On 27-Sep-08 15:18:32, Gavin Simpson wrote:
On Fri, 2008-09-26 at 13:17 +0100, GRANT Lewis wrote:
Dear All I have three data sets, X1, X2 and Y. X1 is data, X2 and Y were generated in (different) R programs. All three vectors have one column of 60 data points. I am using the code lm(Y~X1)$coef and lm(Y~X2)$coef.

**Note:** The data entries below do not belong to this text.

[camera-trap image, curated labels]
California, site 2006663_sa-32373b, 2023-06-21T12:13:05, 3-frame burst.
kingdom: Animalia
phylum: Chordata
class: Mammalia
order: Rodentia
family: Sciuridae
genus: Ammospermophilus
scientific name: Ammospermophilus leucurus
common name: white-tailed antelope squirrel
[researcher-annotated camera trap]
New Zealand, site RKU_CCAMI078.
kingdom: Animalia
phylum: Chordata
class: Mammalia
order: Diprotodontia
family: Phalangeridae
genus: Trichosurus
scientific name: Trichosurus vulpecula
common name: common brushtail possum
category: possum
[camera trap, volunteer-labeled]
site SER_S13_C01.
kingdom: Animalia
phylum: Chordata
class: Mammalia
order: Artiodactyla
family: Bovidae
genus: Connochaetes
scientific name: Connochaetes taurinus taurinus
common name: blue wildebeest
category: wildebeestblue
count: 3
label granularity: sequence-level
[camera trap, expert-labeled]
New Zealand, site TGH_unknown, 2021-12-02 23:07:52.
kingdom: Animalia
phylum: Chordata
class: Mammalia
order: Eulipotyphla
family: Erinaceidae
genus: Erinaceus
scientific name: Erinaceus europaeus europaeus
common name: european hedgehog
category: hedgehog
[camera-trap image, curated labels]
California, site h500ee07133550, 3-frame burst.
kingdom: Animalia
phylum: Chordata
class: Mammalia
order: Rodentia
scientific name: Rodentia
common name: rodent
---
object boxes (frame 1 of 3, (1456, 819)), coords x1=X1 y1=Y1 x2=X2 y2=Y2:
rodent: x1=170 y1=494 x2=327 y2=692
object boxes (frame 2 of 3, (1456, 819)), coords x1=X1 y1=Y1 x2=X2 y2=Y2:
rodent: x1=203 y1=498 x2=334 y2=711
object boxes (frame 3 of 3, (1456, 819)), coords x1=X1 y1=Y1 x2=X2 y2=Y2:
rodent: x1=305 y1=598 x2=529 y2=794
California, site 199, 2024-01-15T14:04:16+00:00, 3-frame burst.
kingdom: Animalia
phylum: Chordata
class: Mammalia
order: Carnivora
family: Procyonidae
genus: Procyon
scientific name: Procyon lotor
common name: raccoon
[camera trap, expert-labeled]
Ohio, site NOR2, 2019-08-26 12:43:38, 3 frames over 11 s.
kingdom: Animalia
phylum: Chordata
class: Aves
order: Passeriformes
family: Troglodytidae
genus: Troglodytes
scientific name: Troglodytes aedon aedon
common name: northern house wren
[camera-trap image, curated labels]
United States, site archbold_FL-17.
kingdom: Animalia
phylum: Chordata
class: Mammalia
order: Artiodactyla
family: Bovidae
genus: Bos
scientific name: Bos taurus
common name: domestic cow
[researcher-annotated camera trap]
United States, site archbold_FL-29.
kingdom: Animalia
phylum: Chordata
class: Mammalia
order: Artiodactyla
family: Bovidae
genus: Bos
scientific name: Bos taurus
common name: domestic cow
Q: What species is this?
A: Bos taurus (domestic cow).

Others have replied with an answer to your question. I just wanted to suggest you don't rummage around in R model objects taking what you like using '$'. 9 times out of 10 you'll get what you want, but that last remaining time will have you rubbing your head in confusion at best, at worst, answers may be just plain wrong. Use extractor functions, such as coef() instead: coef(lm(Y ~ X1)) G
Surely, if you read (for example) in ?lm that:
Value:
[...]
An object of class '"lm"' is a list containing at least the
following components:
coefficients: a named vector of coefficients
[...]
then (subject to using enough of the name to give a unique partial
matching, as is the case here) you should find that
lm(...)$coef
returns what ?lm says!
Even with more complex model fitting, such as lme (in 'nlme') you
should still get what ?lme --> ?lmeObject says:
coefficients: a list with two components, 'fixed' and 'random', where
the first is a vector containing the estimated fixed effects
and the second is a list of matrices with the estimated
random effects for each level of grouping. For each matrix in
the 'random' list, the columns refer to the random effects
and the rows to the groups.
Since coef() is a gneric function, you might expect coef(lme(...))
to give the same; or even perhaps give a more easily interpreted
presentation. But there's nothing wrong with lme(...)$coef provided
you're fully aware of what it is (as explained in the 'help')..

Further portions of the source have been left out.